SANFORD, Fla. - While the case against George Zimmerman has captivated the country, it seems as if local interest in the case could be waning.
On Friday, the public got a shot at tickets that would let them sit in the courtroom Monday for opening statements, and only a small group of people took advantage of the opportunity.
For the past nine days, people have entered into a lottery to get a seat in the courtroom for Zimmerman's second-degree murder trial. There are 24 seats available for the public each day, but on some days, only three people have shown up.
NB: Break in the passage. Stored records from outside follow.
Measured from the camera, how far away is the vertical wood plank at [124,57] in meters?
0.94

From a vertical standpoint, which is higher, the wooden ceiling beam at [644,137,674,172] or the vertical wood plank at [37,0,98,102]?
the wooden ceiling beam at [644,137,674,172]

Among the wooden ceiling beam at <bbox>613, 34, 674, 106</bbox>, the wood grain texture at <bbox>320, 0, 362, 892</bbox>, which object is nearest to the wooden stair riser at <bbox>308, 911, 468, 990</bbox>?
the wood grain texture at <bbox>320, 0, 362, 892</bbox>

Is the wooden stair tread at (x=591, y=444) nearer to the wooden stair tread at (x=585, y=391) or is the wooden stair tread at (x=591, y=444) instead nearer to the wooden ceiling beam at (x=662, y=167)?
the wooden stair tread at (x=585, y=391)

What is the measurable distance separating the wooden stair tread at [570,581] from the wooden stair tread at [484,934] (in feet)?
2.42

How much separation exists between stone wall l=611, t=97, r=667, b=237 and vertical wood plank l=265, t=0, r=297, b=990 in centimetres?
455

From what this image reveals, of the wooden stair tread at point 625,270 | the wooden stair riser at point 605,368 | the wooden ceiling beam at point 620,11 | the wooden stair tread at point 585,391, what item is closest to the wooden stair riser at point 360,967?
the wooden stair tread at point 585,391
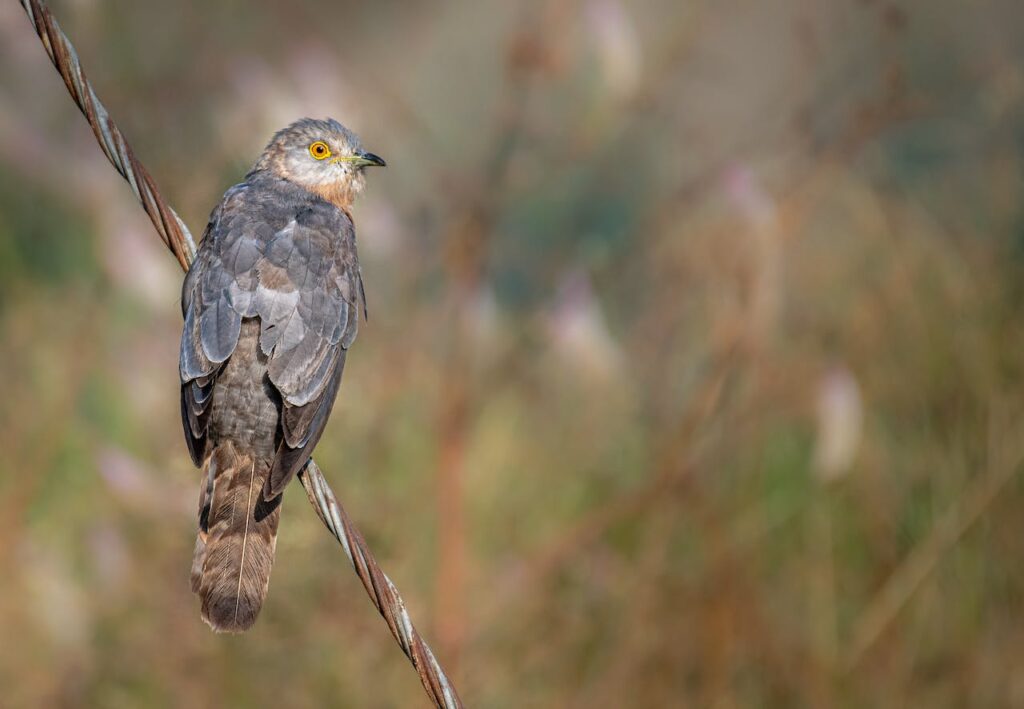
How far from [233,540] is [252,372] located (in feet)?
1.63

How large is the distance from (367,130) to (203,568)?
263cm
Zimmerman is charged in the shooting death of Trayvon Martin in 2012.
A small group of hopeful court
spectators lined up outside the Seminole County Supervisor of Elections Office Friday afternoon.
Each of those who were there said they're eager to sit inside the courtroom Monday to watch as the state lays out its case against Zimmerman, and the defense lays out it case.
"(I) want to be part of history. It's the biggest thing that happened here," said Sanford resident Cherrie Henry.
It's in stark contrast to public's appetite for the Casey Anthony trial, two years ago, where a seat to the courtroom was the hottest ticket in town. People camped out all night for a chance to see the trial in person.
The level of interest for Zimmerman appears to be far different.
"Casey Anthony was young and pretty, and she had a party
life. I think it interested more people than this one," said Casselberry resident Maureen Deeming.
Some of those who stopped by to sign up for a ticket had already had an inside look at what to expect Monday.
An Oviedo man who didn't want to be identified said he was juror I33 and that he made it into the final
40-person Zimmerman trial pool Thursday. He wasn't one of the six jurors and four alternates selected for the trial.
"It started to get pretty interesting," he said.
He still hopes to be back in the
courtroom on Monday, though not in the jury box.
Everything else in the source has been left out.